Sam Dudley of Encino knows that California government has gone all in on zero-emission vehicles. So has he. He’s all about cutting back on greenhouse gases.
In May, Dudley splurged on a new electric car, a metallic black Chevy Bolt EV LT. He loves it.
But now it’s July, and the after-school program director, 35, wonders when the state will make good on the EV-incentive rebate money it owes him.
He figures he’s due $4,500. He might have to wait until next year for a check to arrive, he said a rebate program representative told him by phone. And, he was warned, he and thousands of others might not get back as much money as promised, or might not receive any money at all.
“They’re not making this easy for the everyday person who is living in California,” Dudley said.
He’s not alone. Dudley’s name sits on a rebate wait list with about 8,000 other California EV buyers.
The long delay might seem counterintuitive. California is the national champion in zero-emission vehicle promotion and air quality regulation. Much legislation has been enacted to encourage the transition to electric transportation, and many billions have been spent.
(Just how many billions is surprisingly hard to ascertain, owing to the wide dispersal of accounting data across various agencies. State Sen. Bob Wieckowski (D-Fremont) has complained that trying to find out is “an Easter egg hunt.”)
Gov. Gavin Newsom even ordered a ban on new sales of internal combustion passenger cars and trucks by 2035.
But the state rebate programs that aim to make zero-emission vehicles more affordable to Californians have been plagued over the years by erratic funding. Rebate coffers are often left empty for weeks or months at a time, forcing qualified car buyers to draw on reserves of their own patience as the state gets its funding act together.
It doesn’t help that figuring out whether a buyer’s income qualifies them for a rebate, or whether the car they want to buy is covered, becomes a complicated and time-consuming endeavor. A welter of different rebate programs with different requirements adds to the confusion.
The programs that must be evaluated: The Clean Vehicle Rebate Project. The Clean Vehicle Assistance Program. Clean Cars 4 All. (“They all sound the same,” Dudley said.) Several air quality districts also offer rebates, which come with their own rules. Electric utilities provide financial assistance for home chargers.
“How is the average person supposed to do all this?” Dudley said. Low-income potential buyers can’t afford to postpone rebates, he said: “Waiting four to six months after purchasing a new EV is untenable for many people.”
Car dealers are frustrated as well. They welcome the rebate programs, of course, but complain there’s so much customer confusion and so much red tape followed by months of delay that the hundreds of millions of tax dollars being spent aren’t as effective as they might be. (The Rebate Project has paid consumers nearly $1 billion so far.)

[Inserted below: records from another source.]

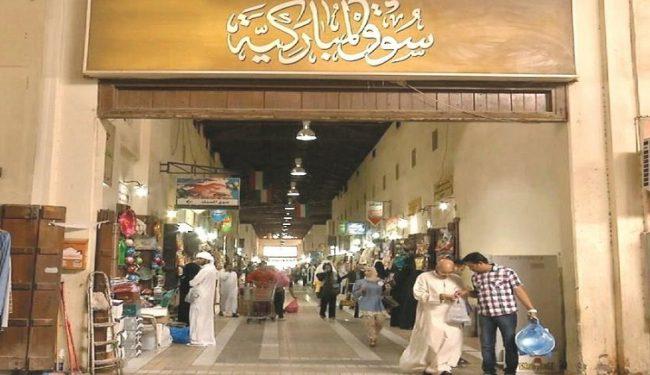 اسواق الكويت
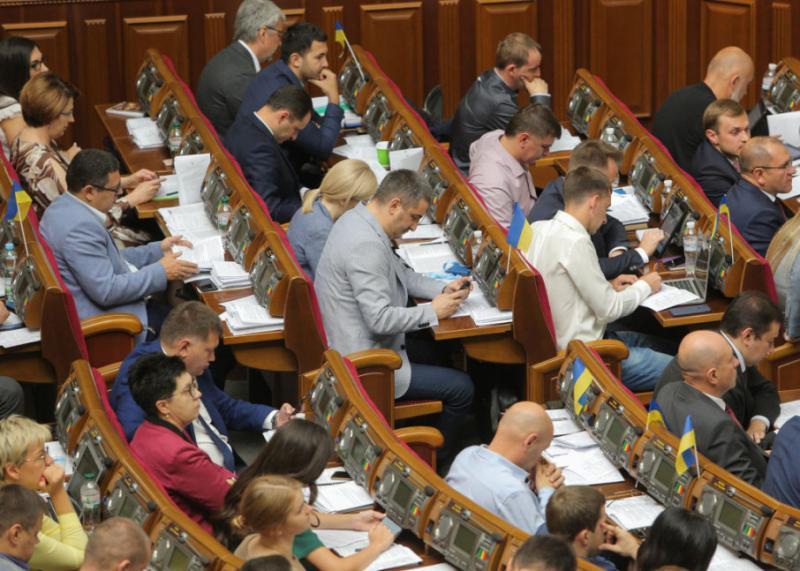 Ранкове засідання Верховної Ради, - повне відео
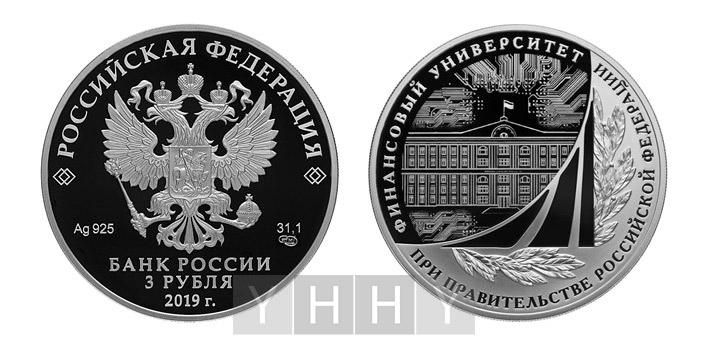 Серебряная монета «100-летие Финансового университета»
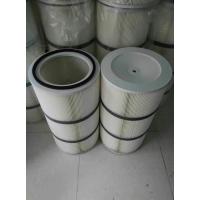 高效过滤除尘滤筒专业厂家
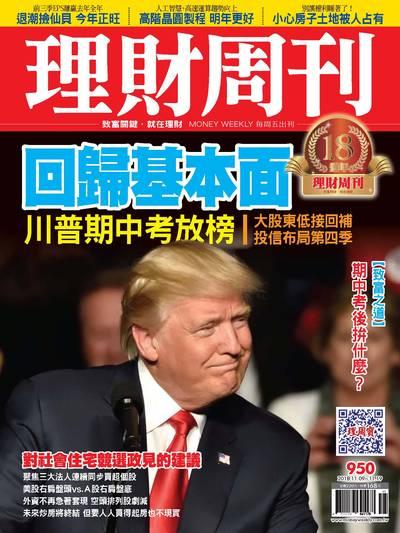 理財周刊 2018/11/09 [第950期]:回歸基本面 川普期中考放榜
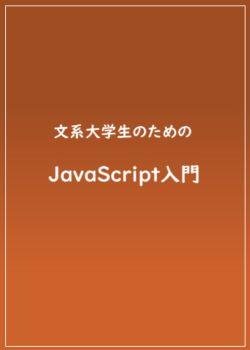 文系大学生のためのJavaScript入門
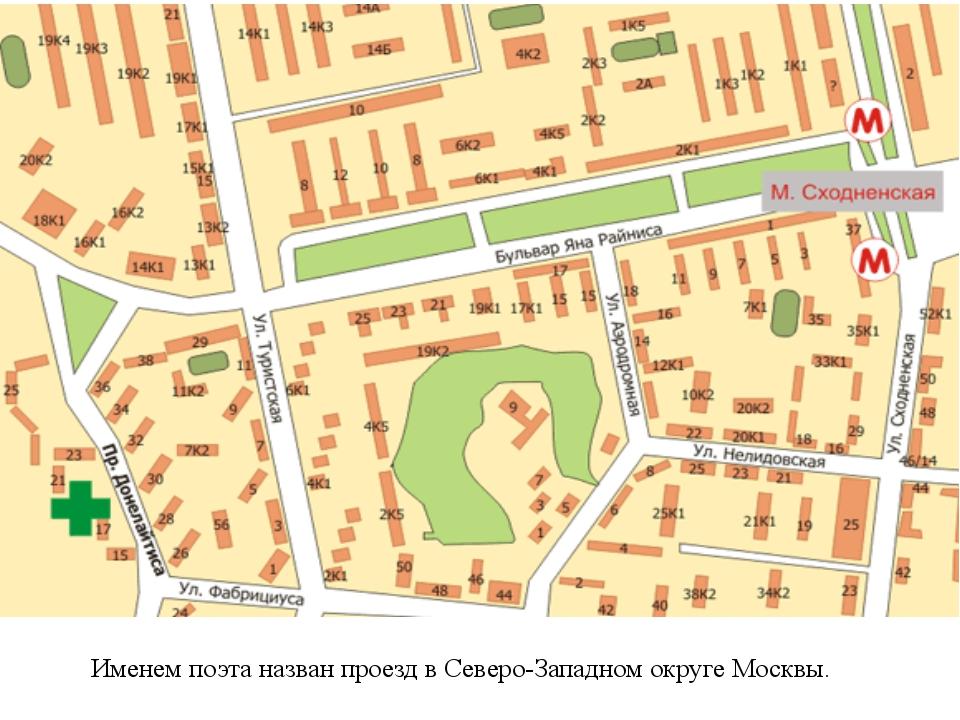 Именем поэта назван проезд в Северо-Западном округе Москвы.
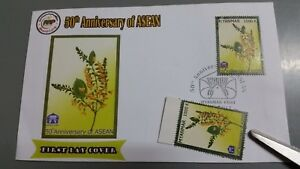 ASEAN-50-Myanmar-Post-2017-National-Flower-1000-Kyat-First-Day-Cover-FDC-Stamp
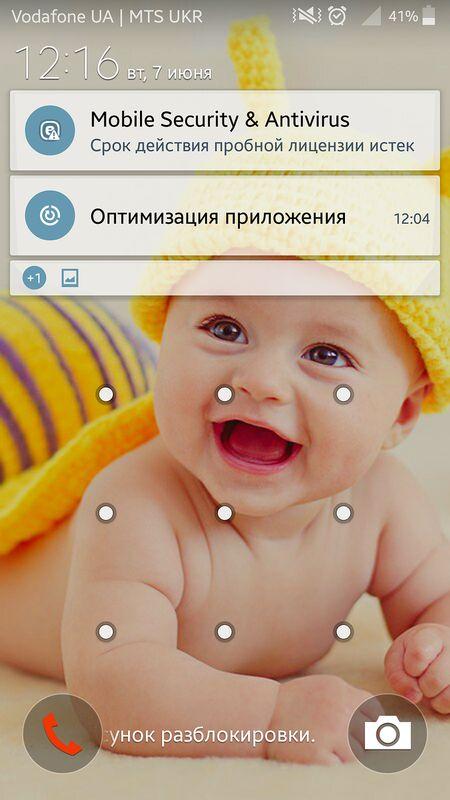 Один будний день молодой мамы и фрилансера, Харьков, Украина, фото 32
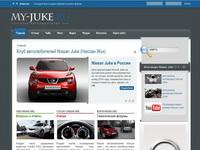 my-juke.ru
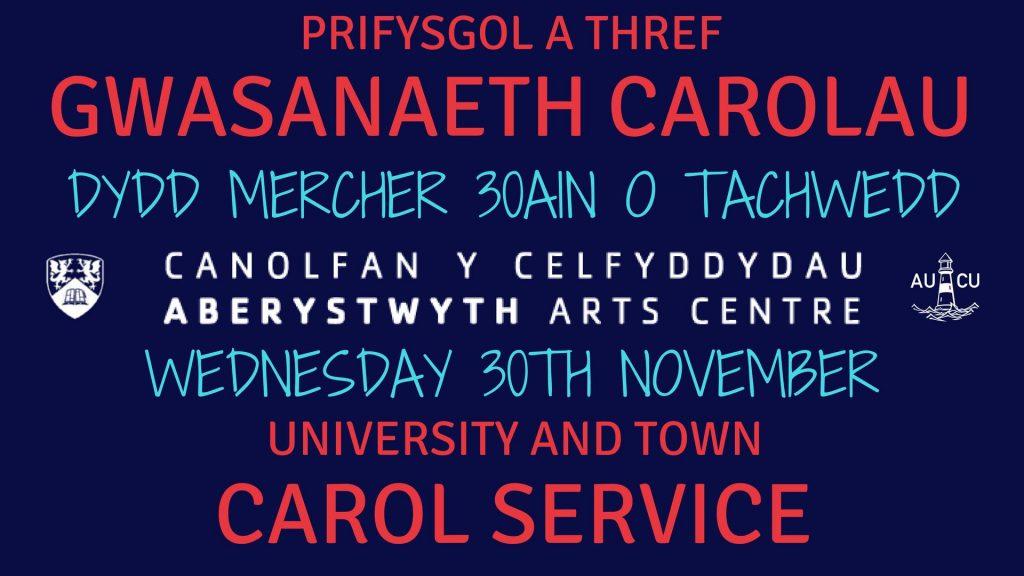 university-carol-service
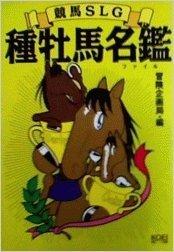 競馬SLG種牡馬名鑑(ファイル)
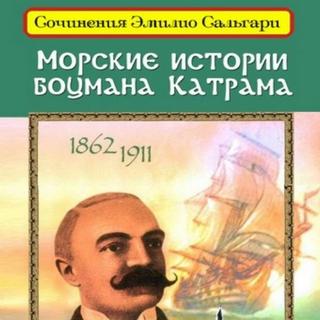 Salgari._Maritime_history_of_the_boatswa
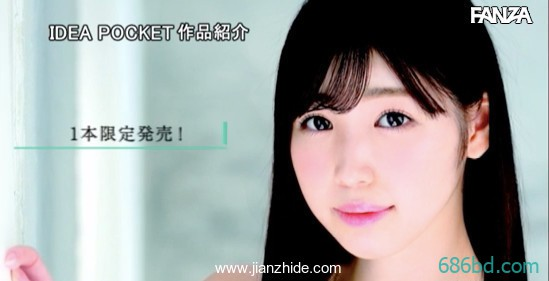 IPX-345!名门闺秀美月羽鸟(美月 はとり)献出淫幕初体验!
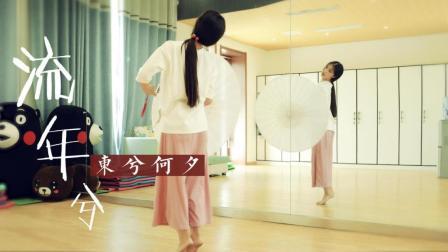 【H6工作室】东夕*流年兮*练习室版本*原创编舞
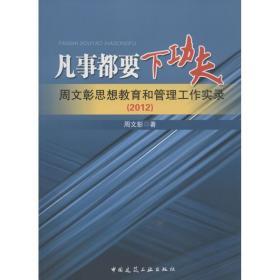 凡事都要下功夫:周文彰思想教育和管理工作实录(2012)
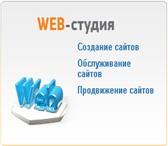 Foto в Компьютеры Разработка ПО на заказ Мы создадим и раскрутим сайт, который убедит в Краснодаре 6000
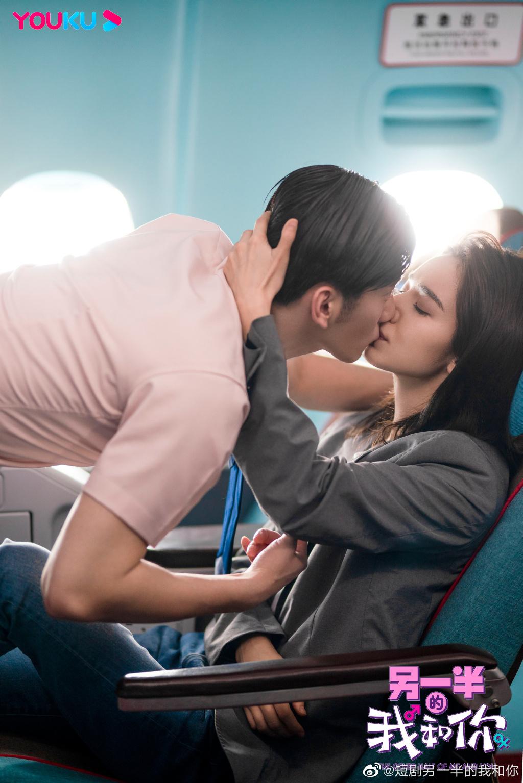 刘芮麟代斯体验换位人生,《另一半的我和你》6月8日开播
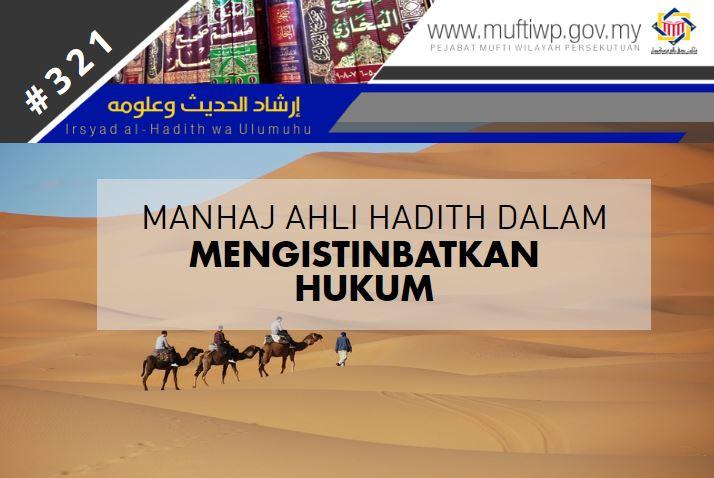 MANHAJ AHLI HADITH.JPG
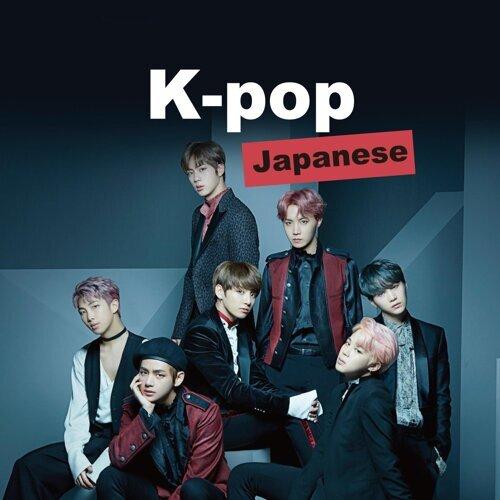 K-pop Japanese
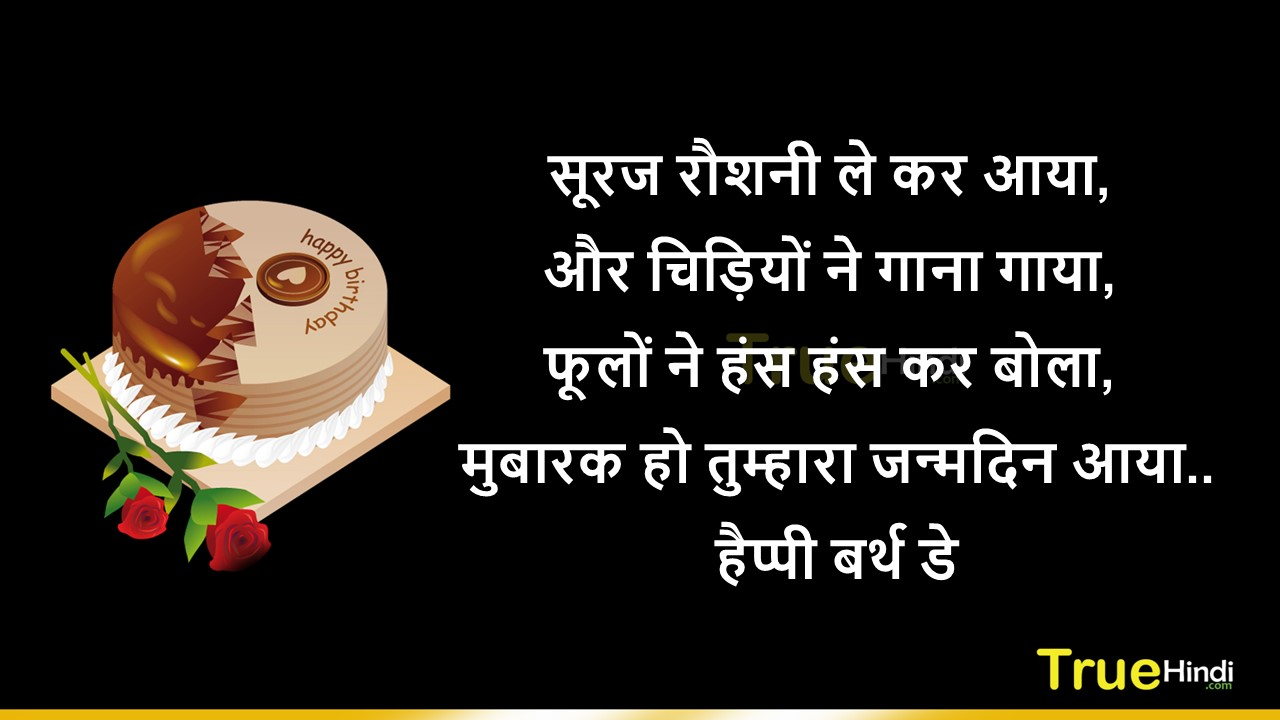Insulting) 😎😂 Funny Birthday Wishes Images In Hindi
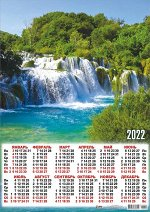 """Листовой календарь на 2022 год А2 """"Водопад"""""""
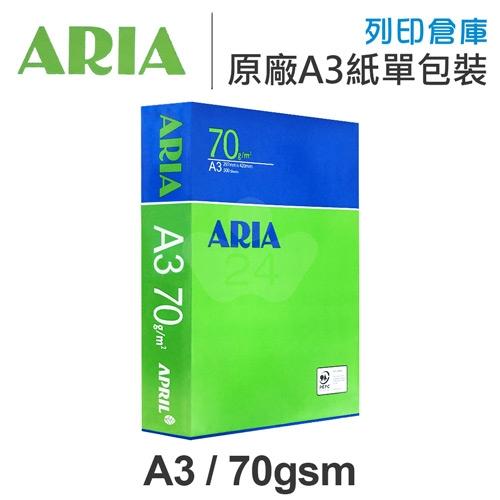 ARIA 事務用影印紙 A3 70g (單包裝)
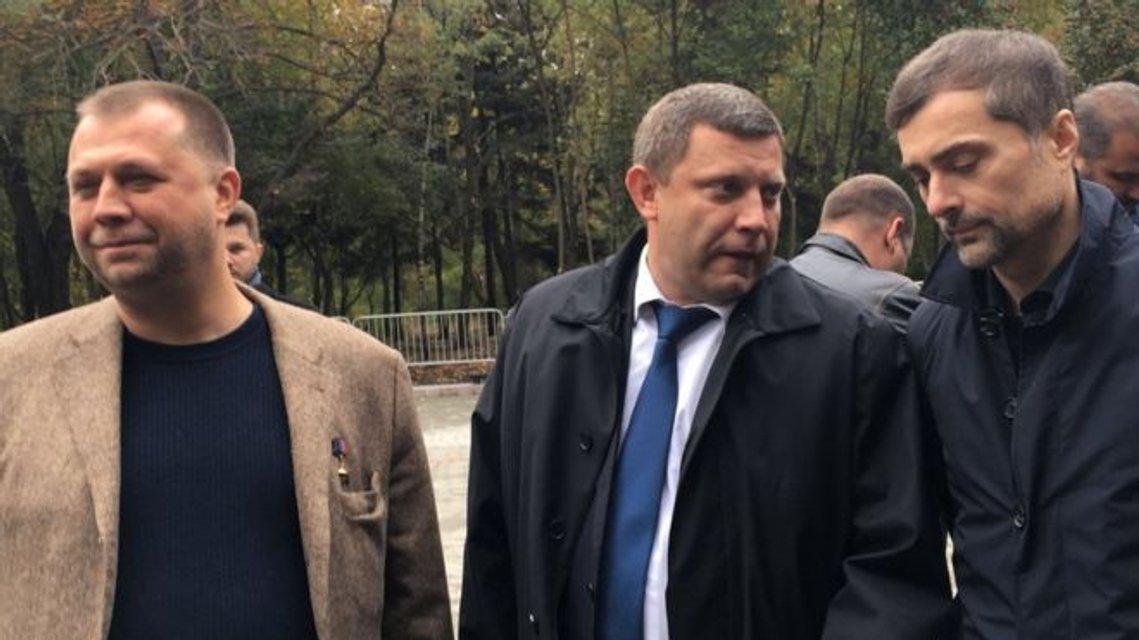 Сурков и Захарченко в Ростове - фото 82012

“The more complicated it is, and the more delays there are, the more difficult it is for consumers to navigate these programs,” said Brian Maas, president of the California New Car Dealers Assn. “You want to make it as simple and easy as possible, and you want to [pay the cash rebate] as close to point of sale as you can,” he said.
The key problem is unpredictable state funding. The Clean Vehicle Rebate Project ran out of money in April. The Assistance Program, intended to help low-income buyers purchase an EV, ran out of money in March. Applicants were put on a wait list, but a spokesperson for the state’s Air Resources Board said with funds exhausted and no new money on the way, the Assistance Program “might have to close the list.”
The Rebate Project, though, is the big kahuna. It’s financed with state general funds and by the state’s greenhouse gas reduction fund. The state Legislature depends on inherently uncertain forecasts for EV sales to decide how much money to allocate to general fund; if forecasts are too low, the money runs out. The size of the greenhouse gas fund, financed by state cap-and-trade energy permit auctions, can rise and fall like a yo-yo, causing periodic refund delays that can last for three months or more.
Wouldn’t an increased gasoline tax accomplish the same goal — making it more economical to buy a zero-emissions car — without all the complexity? Yes, said Denny Cullenward, an energy economist and coauthor of the book “Making Climate Policy Work.” But it’s a political nonstarter: “The last thing anyone wants to do is be the politician that sets the price of gasoline.”
A carbon tax was considered under the administration of former Gov. Jerry Brown, but didn’t draw legislative support. That’s how the state’s greenhouse cap-and-trade system came about, as a carbon tax alternative, Cullenward said. He’s a big proponent of clean-vehicle rebates and other incentives but called the current state of California’s myriad programs and the way they are administered “a nightmare.”
The new state budget signed by Newsom on July 16 provides $525 million for rebates; $100 million of that comes from the greenhouse fund. “Staff are working to finalize grant documents that would allow a portion of the allocation to be infused into the program now to cover the wait list and the remaining allocation will be added to the program once staff brings their proposal to the Board for approval this fall,” the Air Resources Board spokesperson said by email.
Potential electric car buyers who turn to the Rebate Project website see an image of a highway-style triangle warning sign and a message that says it will take “several months” before rebate money is distributed. The message also cautions that rebate “terms and conditions” might be changed by the time the money becomes available. “As a result,” it says, “there is no guarantee that you will be eligible for a rebate.”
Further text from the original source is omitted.